March 2003: Halliburton is awarded a contract by the U.S. Army Corps of Engineers to put out oil fires and make emergency repairs to Iraq's oil infrastructure.
May 2003: Halliburton's Iraq and Afghanistan contracts are valued at $600 million.
December 2003: An audit shows that Halliburton overcharged the U.S. government by as much as $64 million.
May 2004: Then still a subsidiary of Halliburton, Kellogg Brown & Root already has received $5 billion in LOGCAP (Logistics Civilian Augmentation Program) contract money. KBR has electrocuted American soldiers, given them tainted water to drink and spoiled food to eat.
February 2006: Halliburton subsidiary Kellogg Brown & Root is awarded a $385 million contract to build temporary immigration centers. You know, the ones that the teabaggers think Obama built to hold THEM.
June 2010: Halliburton is awarded a rebuilding contract for Haiti following the devastating earthquake. There is currently a cholera epidemic in Haiti -- six months after Halliburton's contract is awarded.
And it isn't just the U.S. government for whom Halliburton does shoddy work, for it was the company behind the cement used to attempt to seal the bottom of the Macondo Deepwater Horizon well. And the company knew damn well that the cement was unstable -- and used it anyway:
In the first official finding of responsibility for the blowout, which killed 11 workers and led to the largest offshore oil spill in American history, the commission staff determined that Halliburton had conducted three laboratory tests that indicated that the cement mixture did not meet industry standards.

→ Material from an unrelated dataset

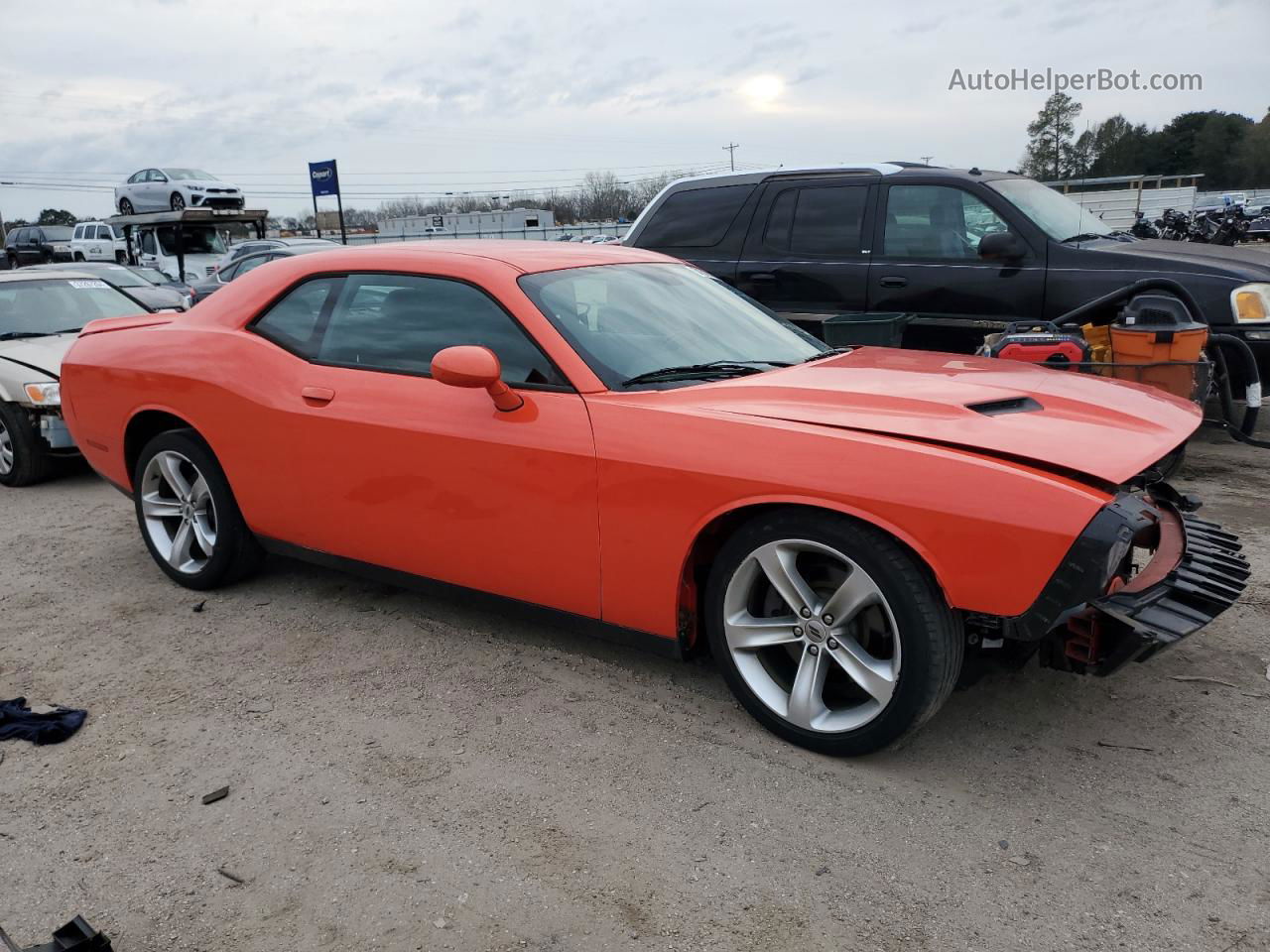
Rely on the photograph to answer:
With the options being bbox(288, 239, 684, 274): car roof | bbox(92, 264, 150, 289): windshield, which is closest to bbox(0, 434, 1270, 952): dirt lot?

The result of at least one of those tests was given on March 8 to BP, which failed to act upon it, the panel’s lead investigator, Fred H. Bartlit Jr., said in a letter delivered to the commissioners on Thursday.
Another Halliburton cement test, carried out about a week before the blowout of the well on April 20, also found the mixture to be unstable, yet those findings were never sent to BP, Mr. Bartlit found.
Although Mr. Bartlit does not specifically identify the cement failure as the sole or even primary cause of the blowout, he makes clear in his letter that if the cement had done its job and kept the highly pressured oil and gas out of the well bore, there would not have been an accident.
“We have known for some time that the cement used to secure the production casing and isolate the hydrocarbon zone at the bottom of the Macondo well must have failed in some manner,” he said in his letter to the seven members of the presidential commission. “The cement should have prevented hydrocarbons from entering the well.”
And we all know how THAT turned out.